Many of the mobile apps we build and use provide an optimized interface on top of raw data retrieved from a remote service.
When the service is constructed with a mobile app in mind, it’s generally mindful of giving you a nice API that takes into account the limitations of the device you are running on, which could include intermittent Internet access, limited screen space, or the unwillingness of the user to type.

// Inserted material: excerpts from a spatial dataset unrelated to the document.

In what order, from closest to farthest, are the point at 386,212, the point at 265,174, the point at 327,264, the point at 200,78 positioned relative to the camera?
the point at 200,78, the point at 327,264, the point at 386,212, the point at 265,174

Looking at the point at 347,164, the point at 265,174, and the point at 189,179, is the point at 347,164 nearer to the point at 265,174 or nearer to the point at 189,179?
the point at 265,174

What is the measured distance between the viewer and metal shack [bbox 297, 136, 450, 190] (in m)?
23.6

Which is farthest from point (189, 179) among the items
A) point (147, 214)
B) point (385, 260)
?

However, when the remote service is not intended for mobile use, your application may require data over which you have little control. You may have no choice over the format of the data, and no friendly medium to access the information. The technique we turn to in this situation is Web scraping: the process of extracting data from human-readable sources like websites, and turning the data into machine-readable structures.
A Better Web Scraper
I recently wrote an app to help users to visualize their Hubway rental history. Hubway is a bike sharing system found in the Boston and Cambridge areas. The application looks like this:
Hubway provides a website to get this information, and the website uses a custom authentication scheme:
Obtaining this data in a usable form for my mobile app posed two challenges: first, I had to emulate Hubway’s authentication workflow, and second, I needed to extract the individual cell content from the raw HTML. Here is how I made it work.
Authentication
This is the workflow to access the rental history:
- Try to access https://thehubway.com/rentals
- If your cookies contain a valid authentication token, show rentals
- If not, issue a 302 redirect to https://thehubway/login
- User types his or her credentials and validates
- If login is successful, another 302 is generated to redirect user to their member page
- Go back to 1
This is not an easy task because some of these steps involve network calls, and there are multiple points of failure. Previously in the .NET world, you would have devised a solution using WebClient
and maybe some Task
continuations, and ended up with spaghetti code.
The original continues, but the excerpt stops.